**Assignment**
Summarize the article below on tourist swimwear in Bali in two sentences.

**Page excerpt**
As yet another video of tourists dressed in swimwear in a location other than the poolside or beach goes viral in Bali, tourists are divided about what is and isn’t acceptable vacation attire.
A video of two women dressed in bikinis in a supermarket in Seminyak has been posted on the Facebook group Bali Bogans. The page has over 300,000 members and is one of the busiest Bali-focused travel forums on the internet.
The internet is shaken by the sight of two women dressed in particularly skimpy swimwear in the supermarket, and onlookers appear to be just as alarmed.
Yet, this level of public nudity is an all too common sight in Bali’s resort towns.
@nitralanell Grocery shopping in Bali went like this….600k Rupiah for 15 items😭 #balisupermarket #touristgrocerystore #groceryshoppinginbali #groceryshoppingisexpensive ♬ original sound – Nitra Lanell
The video has sparked a debate online as to what is and isn’t appropriate to wear and when in Bali.
While the island is synonymous with being a welcoming vacation destination for travelers from all around the world, Bali and Indonesia as a whole is a very modest country, especially in terms of dress.
According to on-lookers the two British tourists were approached by fellow travelers and advised to cover up out of respect for local culture, though they say the duo swore at them and ignored the advice.
Throughout the last year officials and tourism leaders in Bali have doubled down on their efforts to ensure that tourists are educated and informed about what is and isn’t appropriate behavior on the island; including respectable dress.

**Information shown**
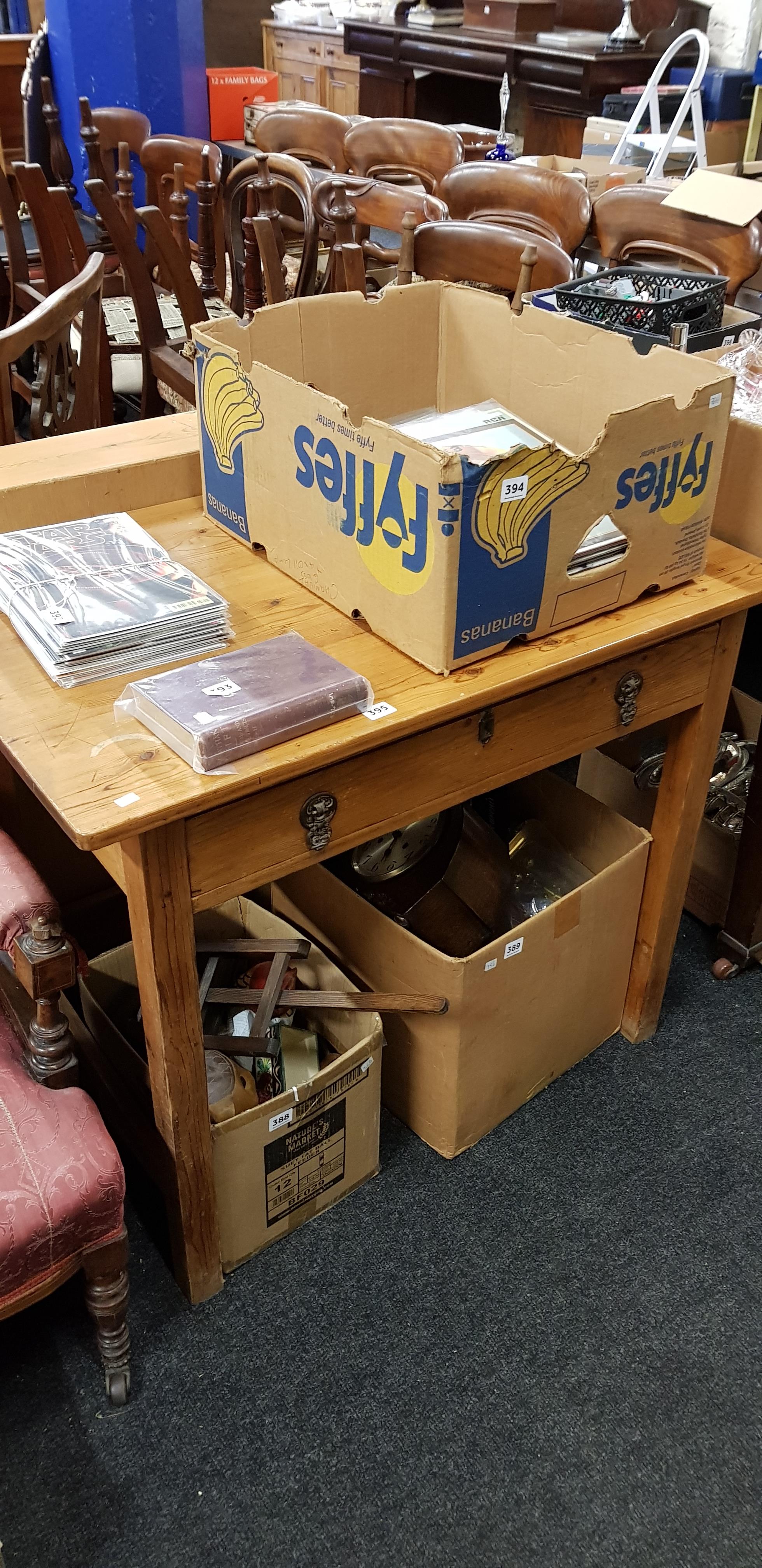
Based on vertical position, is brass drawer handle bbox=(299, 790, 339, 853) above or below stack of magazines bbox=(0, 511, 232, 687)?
below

**Problem solution**
A video posted to the Facebook group Bali Bogans shows two women in bikinis in a Seminyak supermarket, and it has sparked an online debate about what is appropriate to wear in Bali, a very modest country in terms of dress. Onlookers say the two British tourists swore at fellow travelers who advised them to cover up, while Bali officials and tourism leaders have spent the last year doubling down on efforts to educate tourists about appropriate behavior, including respectable dress.